MONOLAYER GRAFTING ON ELECTRONIC MATERIALS USING SUPERCRITICAL FLUID MEDIUM

Abstract

Organic monolayer functionalization is playing a key role in the development of many current and future technologies such as optoelectronic devices, highly-selective and sensitive sensors, studying biological and chemical interactions at the molecular level, and polymer synthesis. The deposition of highly stable and ordered monolayers has been identified as the basis of inorganic-organic hybrid devices which will ultimately pave the path for molecule-based devices and electronics. However, the currently prevailing organic solvent-based methods are incapable of depositing high- quality monolayers and thus pose a hindrance in realizing the full potential of monolayer functionalization.
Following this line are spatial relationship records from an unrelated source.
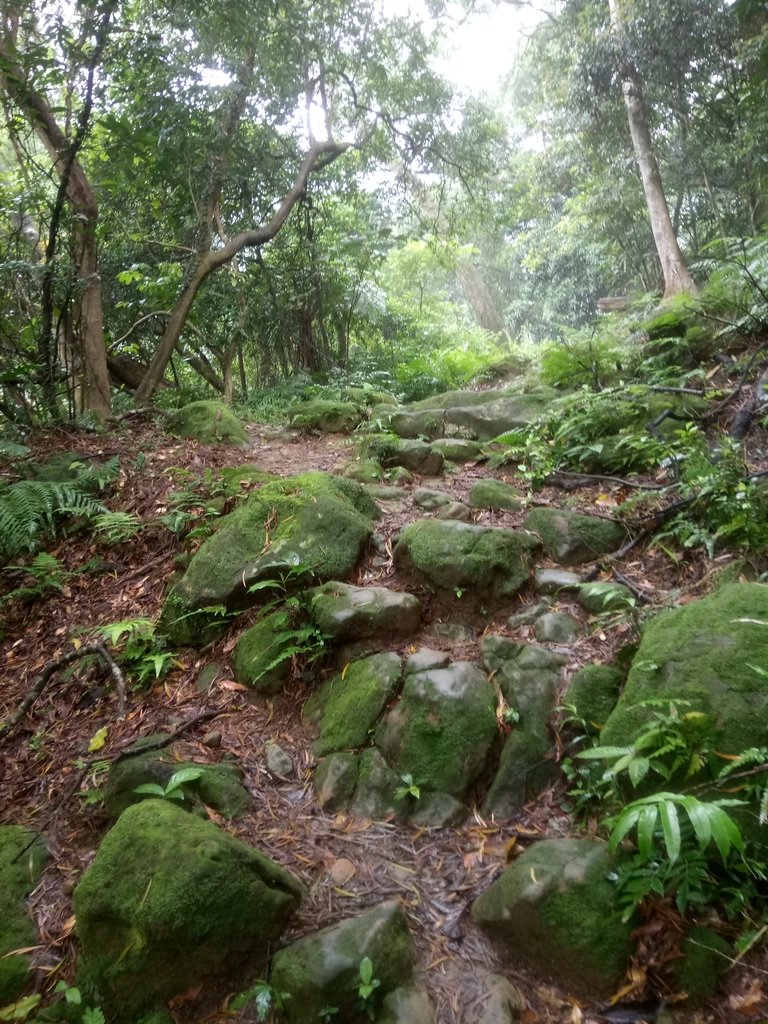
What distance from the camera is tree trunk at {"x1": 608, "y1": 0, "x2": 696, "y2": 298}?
10758 mm

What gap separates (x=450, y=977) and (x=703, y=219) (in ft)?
49.3

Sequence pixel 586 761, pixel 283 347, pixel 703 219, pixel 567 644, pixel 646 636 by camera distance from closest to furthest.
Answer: pixel 586 761 < pixel 646 636 < pixel 567 644 < pixel 283 347 < pixel 703 219

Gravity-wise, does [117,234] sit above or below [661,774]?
above

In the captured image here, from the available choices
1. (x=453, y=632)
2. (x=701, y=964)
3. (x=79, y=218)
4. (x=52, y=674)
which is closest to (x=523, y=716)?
(x=453, y=632)

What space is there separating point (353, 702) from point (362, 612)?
52 cm

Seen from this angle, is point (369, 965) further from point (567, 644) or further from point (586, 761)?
point (567, 644)

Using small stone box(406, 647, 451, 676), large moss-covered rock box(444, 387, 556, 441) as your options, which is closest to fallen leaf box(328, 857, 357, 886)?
small stone box(406, 647, 451, 676)

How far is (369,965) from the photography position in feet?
6.52

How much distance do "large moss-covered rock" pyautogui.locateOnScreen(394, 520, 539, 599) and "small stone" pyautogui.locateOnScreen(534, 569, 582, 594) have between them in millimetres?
87

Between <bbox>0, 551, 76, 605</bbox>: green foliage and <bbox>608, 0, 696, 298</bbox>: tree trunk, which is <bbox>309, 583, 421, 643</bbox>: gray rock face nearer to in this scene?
<bbox>0, 551, 76, 605</bbox>: green foliage

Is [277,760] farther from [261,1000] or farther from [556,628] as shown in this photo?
[556,628]

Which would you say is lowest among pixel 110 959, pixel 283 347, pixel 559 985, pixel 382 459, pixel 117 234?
pixel 559 985

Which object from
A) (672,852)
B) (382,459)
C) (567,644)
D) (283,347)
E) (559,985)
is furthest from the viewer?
(283,347)

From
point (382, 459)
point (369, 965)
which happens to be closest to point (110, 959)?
point (369, 965)
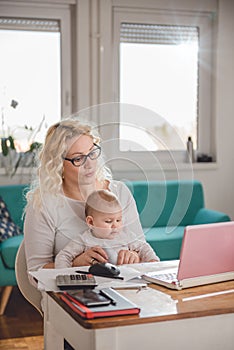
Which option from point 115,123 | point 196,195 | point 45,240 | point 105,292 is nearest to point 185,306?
point 105,292

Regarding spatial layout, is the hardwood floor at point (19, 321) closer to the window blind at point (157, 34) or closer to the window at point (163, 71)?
the window at point (163, 71)

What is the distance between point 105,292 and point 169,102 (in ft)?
11.6

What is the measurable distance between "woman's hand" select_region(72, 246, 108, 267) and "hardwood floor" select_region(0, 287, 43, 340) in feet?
4.56

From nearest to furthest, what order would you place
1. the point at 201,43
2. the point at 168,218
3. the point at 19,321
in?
the point at 168,218
the point at 19,321
the point at 201,43

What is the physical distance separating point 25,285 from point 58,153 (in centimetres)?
51

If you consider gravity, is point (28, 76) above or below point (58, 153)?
above

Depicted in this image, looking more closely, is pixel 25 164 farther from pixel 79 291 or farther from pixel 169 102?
pixel 79 291

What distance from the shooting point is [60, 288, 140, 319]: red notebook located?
1.54 metres

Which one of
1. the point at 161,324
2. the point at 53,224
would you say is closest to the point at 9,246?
the point at 53,224

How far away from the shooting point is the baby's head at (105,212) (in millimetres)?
2001

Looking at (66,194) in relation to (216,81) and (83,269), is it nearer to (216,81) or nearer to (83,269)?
(83,269)

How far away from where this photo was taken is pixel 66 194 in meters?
2.19

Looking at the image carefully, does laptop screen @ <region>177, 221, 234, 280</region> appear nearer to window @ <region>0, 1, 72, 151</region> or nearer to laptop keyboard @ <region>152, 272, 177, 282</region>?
laptop keyboard @ <region>152, 272, 177, 282</region>

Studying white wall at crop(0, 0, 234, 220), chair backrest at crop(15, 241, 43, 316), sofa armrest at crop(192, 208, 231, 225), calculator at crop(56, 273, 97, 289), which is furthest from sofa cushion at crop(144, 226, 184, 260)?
calculator at crop(56, 273, 97, 289)
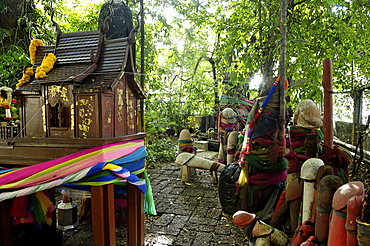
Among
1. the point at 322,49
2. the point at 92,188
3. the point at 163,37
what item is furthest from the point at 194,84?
the point at 92,188

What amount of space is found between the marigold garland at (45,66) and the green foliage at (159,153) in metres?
5.66

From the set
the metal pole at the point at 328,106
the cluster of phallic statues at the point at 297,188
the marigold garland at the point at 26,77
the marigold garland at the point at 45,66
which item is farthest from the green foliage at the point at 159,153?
the metal pole at the point at 328,106

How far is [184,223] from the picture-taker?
432 cm

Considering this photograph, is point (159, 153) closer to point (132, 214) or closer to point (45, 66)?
point (132, 214)

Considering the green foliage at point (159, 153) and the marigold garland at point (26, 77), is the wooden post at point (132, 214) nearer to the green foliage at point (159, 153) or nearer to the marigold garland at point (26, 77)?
the marigold garland at point (26, 77)

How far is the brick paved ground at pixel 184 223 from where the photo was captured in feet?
12.3

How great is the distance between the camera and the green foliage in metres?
8.74

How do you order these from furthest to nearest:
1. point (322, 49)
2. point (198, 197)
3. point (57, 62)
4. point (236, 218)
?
point (198, 197), point (322, 49), point (57, 62), point (236, 218)

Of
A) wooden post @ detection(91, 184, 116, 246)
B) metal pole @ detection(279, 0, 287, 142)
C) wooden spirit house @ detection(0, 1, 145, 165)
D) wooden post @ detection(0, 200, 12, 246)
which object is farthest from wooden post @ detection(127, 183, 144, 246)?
metal pole @ detection(279, 0, 287, 142)

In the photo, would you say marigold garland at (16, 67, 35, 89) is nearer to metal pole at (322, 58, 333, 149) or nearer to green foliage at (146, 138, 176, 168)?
metal pole at (322, 58, 333, 149)

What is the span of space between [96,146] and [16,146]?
3.41 feet

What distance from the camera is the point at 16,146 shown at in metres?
2.94

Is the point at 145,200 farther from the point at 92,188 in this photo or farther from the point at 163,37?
the point at 163,37

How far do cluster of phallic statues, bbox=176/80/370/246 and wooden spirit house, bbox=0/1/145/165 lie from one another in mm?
1807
In this thesis, supercritical CO2 (SCCO2) was used for deposition of highly stable and ordered monolayers. The advantageous gas-like transport properties, liquid-like solvation power and absence of surface tension of SCCO2, coupled with processing advantages of the herein developed reactor design were employed for two main objectives: 1) improve the monolayer quality of the molecules which cannot be reproducibly deposited by currently available organic solvent methods, 2) use the unique processing capabilities of SCCO2 to deposit novel monolayers. Furthermore, a completely new approach for monolayer deposition by SCCO2 was proposed toward the end of the thesis.